He'd said it in a 2000 debate with Al Gore actually — the man who invented the damn Internets — but then corrected himself in the next sentence. Similarly, Obama said “Internets” at a 2011 event, but also backtracked. “So I'm thinking if you correct yourself people will give you a pass, maybe,” Caldwell says.

Maybe the 2004 quip took off because it was delivered so damn emphatically; whatever the reason, “Internets” quickly became one of the biggest political memes of all time. The media picked up on it — Will Forte riffed on Saturday Night Live about “getting rid of the bad Internets and keeping the good Internets” — as did the Internets itself. These were pre-YouTube days, however, notes Caldwell, so the task to bringing the lols fell to a site called ytmnd, or “You're the Man Now, Dog!” — the famous Sean Connery line from Finding Forrester. They immediately put up a goofy page with embedded audio file.

“It was one of the bigger 'Bushisms,' — grammatical errors from whenever Bush would misspeak,” notes Caldwell, “and if you look at the Google trends graph the phrase 'Internets' and 'Bushisms' both went up around the same time, after the debate.”
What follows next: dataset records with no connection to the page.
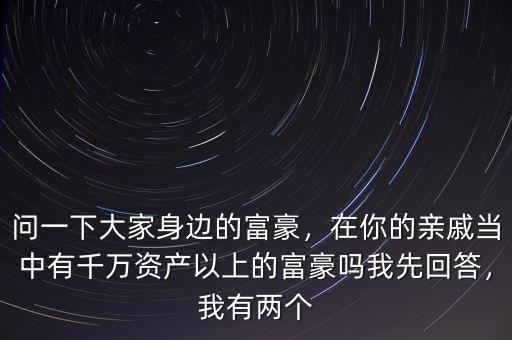 問一下大家身邊的富豪，在你的親戚當中有千萬資產(chǎn)以上的富豪嗎我先回答，我有兩個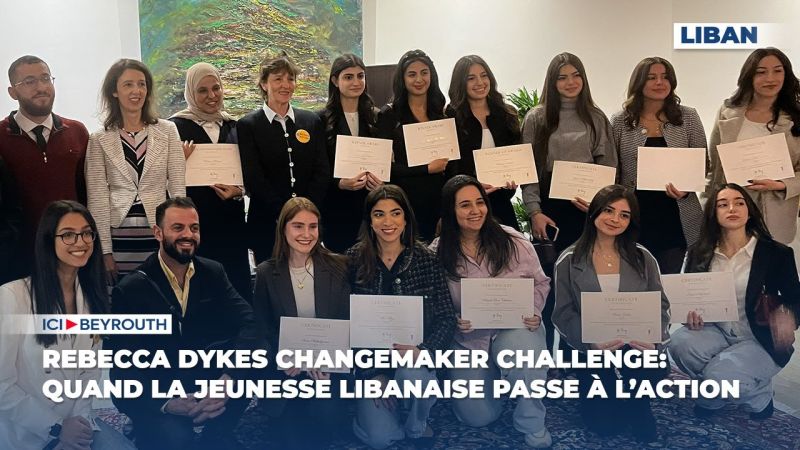 Rebecca Dykes Changemaker Challenge: quand la jeunesse libanaise passe à l’action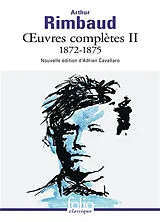 Broschiert Oeuvres complètes. Vol. 2. 1872-1875 von Arthur Rimbaud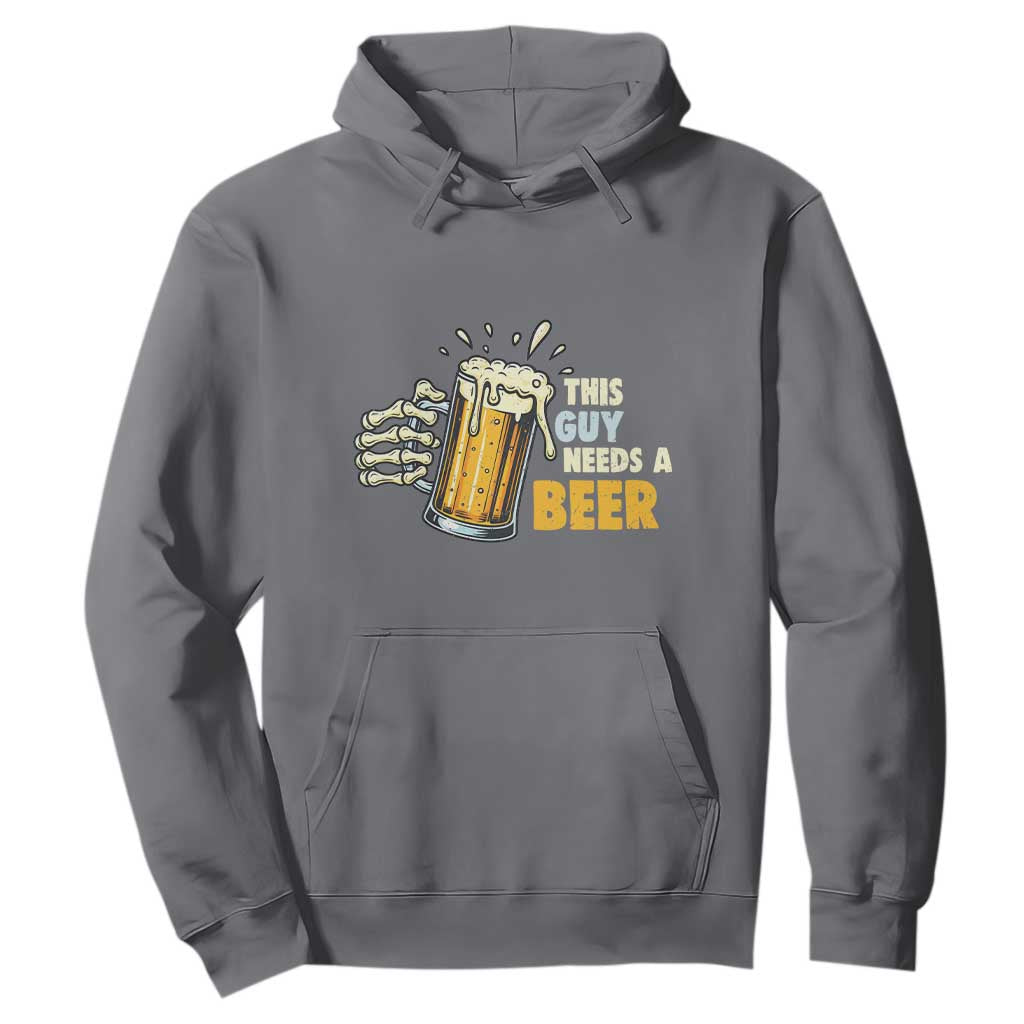 Funny This Guy Needs A Beer Hoodie Beer Drinking Skeleton Hand TS11 Charcoal Print Your Wear
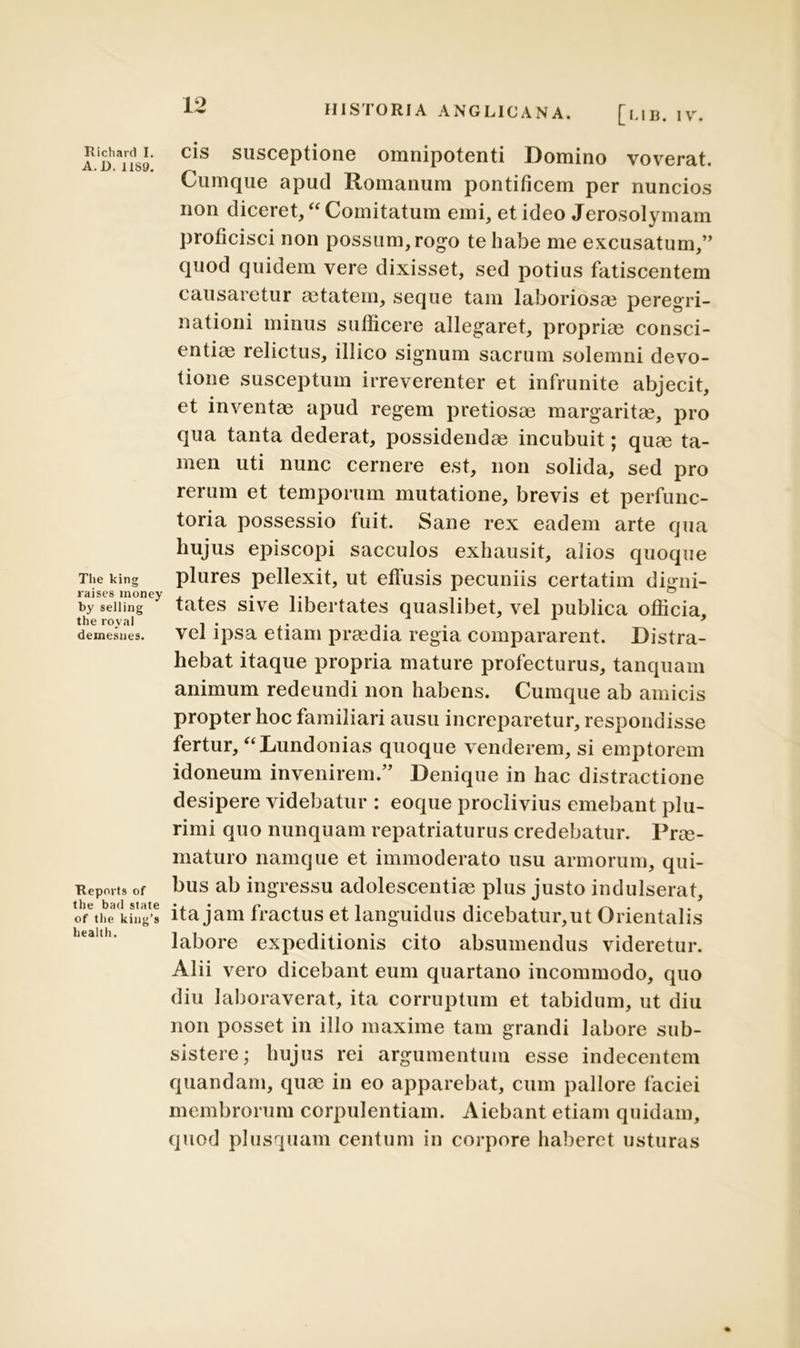 Richard I. A. D. 1189. The king raises money by selling the royal demesnes. Reports of the bad state of the king’s health. HIS I ORIA ANGLICANA. [hlR. IV. cis susceptione omnipotenti Domino voverat. Cumque apud Romanum pontificem per nuncios non diceret, “ Comitatum emi, et ideo Jerosolymam proficisci non possum, rogo te habe me excusatum,” quod quidem vere dixisset, sed potius fatiscentem causaretur aetatem, seque tam laboriosa? peregri- nationi minus sufficere allegaret, propriae consci- entiae relictus, illico signum sacrum solemni devo- tione susceptum irreverenter et infrunite abjecit, et inventae apud regem pretiosae margaritae, pro qua tanta dederat, possidendae incubuit; quae ta- men uti nunc cernere est, non solida, sed pro rerum et temporum mutatione, brevis et perfunc- toria possessio fuit. Sane rex eadem arte qua hujus episcopi sacculos exhausit, alios quoque plures pellexit, ut effusis pecuniis certatim digni- tates sive libertates quaslibet, vel publica officia, vel ipsa etiam prmdia regia compararent. Distra- hebat itaque propria mature profecturus, tanquam animum redeundi non habens. Cumque ab amicis propter hoc familiari ausu increparetur, respondisse fertur, “Lundonias quoque venderem, si emptorem idoneum invenirem.” Denique in hac distractione desipere videbatur : eoque proclivius emebant plu- rimi quo nunquam repatriaturus credebatur. Prm- maturo namque et immoderato usu armorum, qui- bus ab ingressu adolescendas plus justo indulserat, ita jam fractus et languidus dicebatur,ut Orientalis labore expeditionis cito absumendus videretur. Alii vero dicebant eum quartano incommodo, quo diu laboraverat, ita corruptum et tabidum, ut diu non posset in illo maxime tam grandi labore sub- sistere; hujus rei argumentum esse indecentem quandam, quae in eo apparebat, cum pallore faciei membrorum corpulentiam. Aiebant etiam quidam, quod plusquam centum in corpore haberet usturas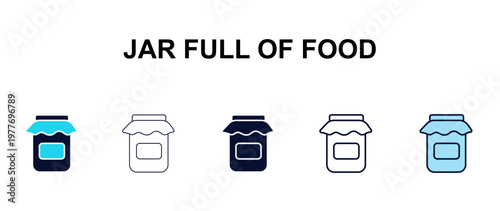 jar full of food multi-style outline icon set - restaurant concept. Thin line, regular, filled, colored jar full of food icon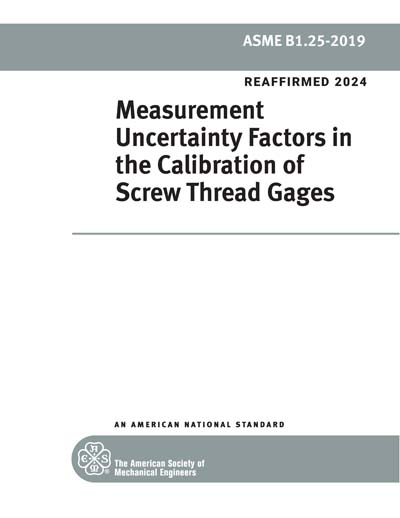 ASME B1.25-2019 (R2024) - Measurement Uncertainty Factors in the ...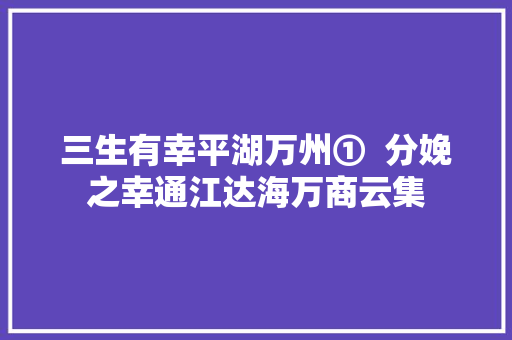 三生有幸平湖万州①  分娩之幸通江达海万商云集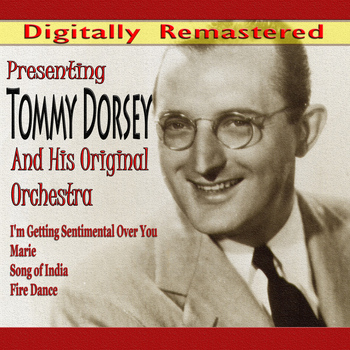 Tommy Dorsey and His Original Orchestra - Presenting Tommy Dorsey and His Original Orchestra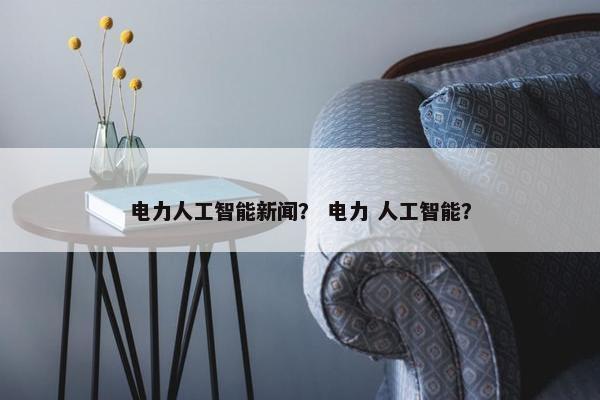 电力人工智能新闻？ 电力 人工智能？
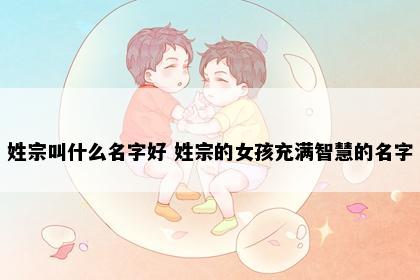 姓宗叫什么名字好 姓宗的女孩充满智慧的名字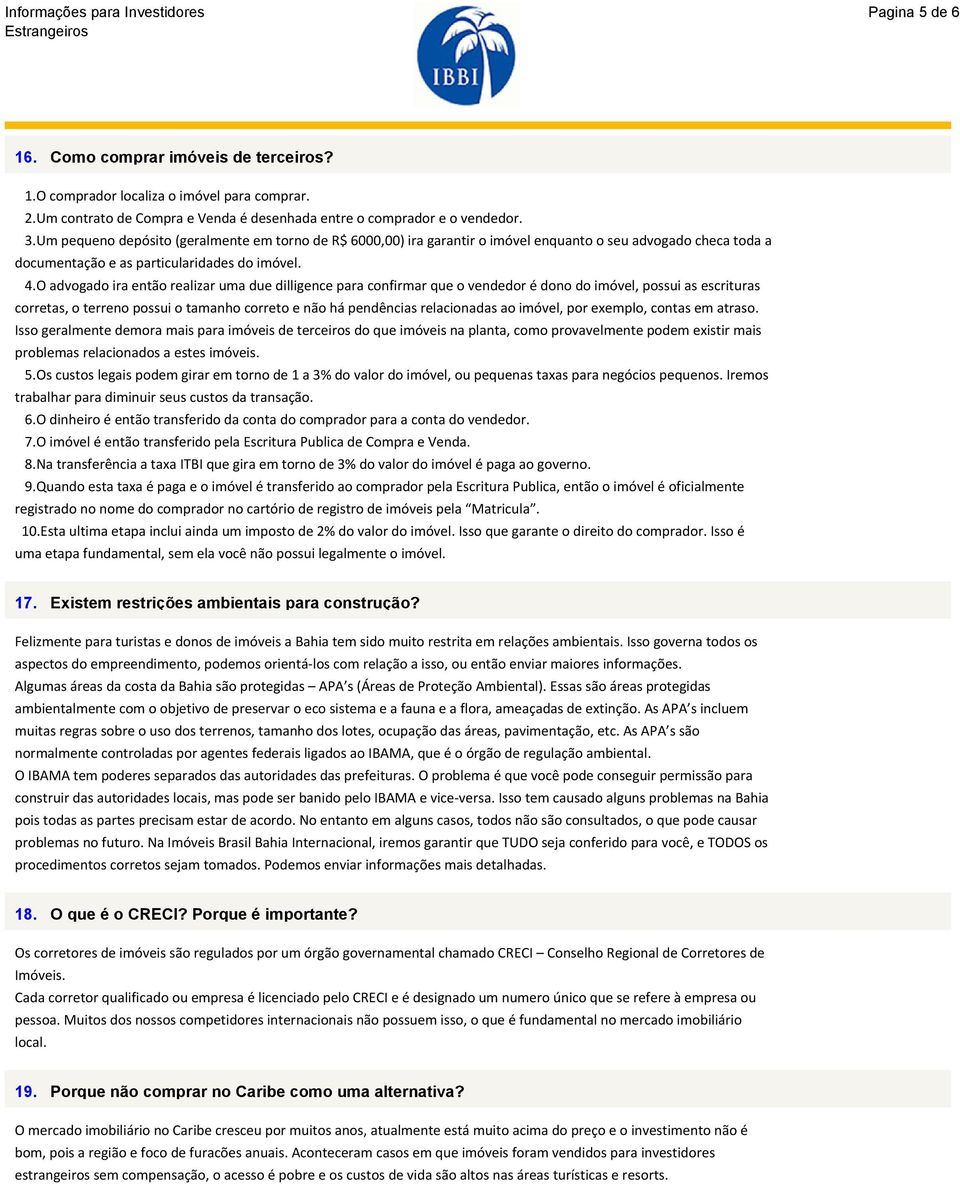 O advogado ira então realizar uma due dilligence para confirmar que o vendedor é dono do imóvel, possui as escrituras corretas, o terreno possui o tamanho correto e não há pendências relacionadas ao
What's perhaps most startling is that, in an age when a new meme is born every minute — within hours of the first Romney-Obama debate you could already find stuff about Romney and Big Bird — and dies off just as quickly, “Internets” has become a seemingly-permanent part of the culture. Continues Caldwell: “It's a kind of cute, folksy way of referring to the Internet. Most people get the joke, I think. No one thinks you're incorrectly pluralizing the word.”

Lots of people — like my wife, for example — use the term without necessarily knowing or remembering where it comes from, however. Much like “the interwebs” (personally I prefer “the information superhighway”) it's a non-stodgy way of referring to this ubiquitous technology that has pretty much taken over all of our lives.

Well, except, presumably, the former president's. Two years after the St. Louis debate he coined another tech-related Bushism — “The Google.”

But that doesn't have quite the same ring. Which is why we ask you on this October 8, 2012 — and all October 8ths henceforth — to raise a glass for Internets Day, in which we proudly salute W and our commitment to mocking him, subtly and perhaps even often unwittingly. from now until eternity.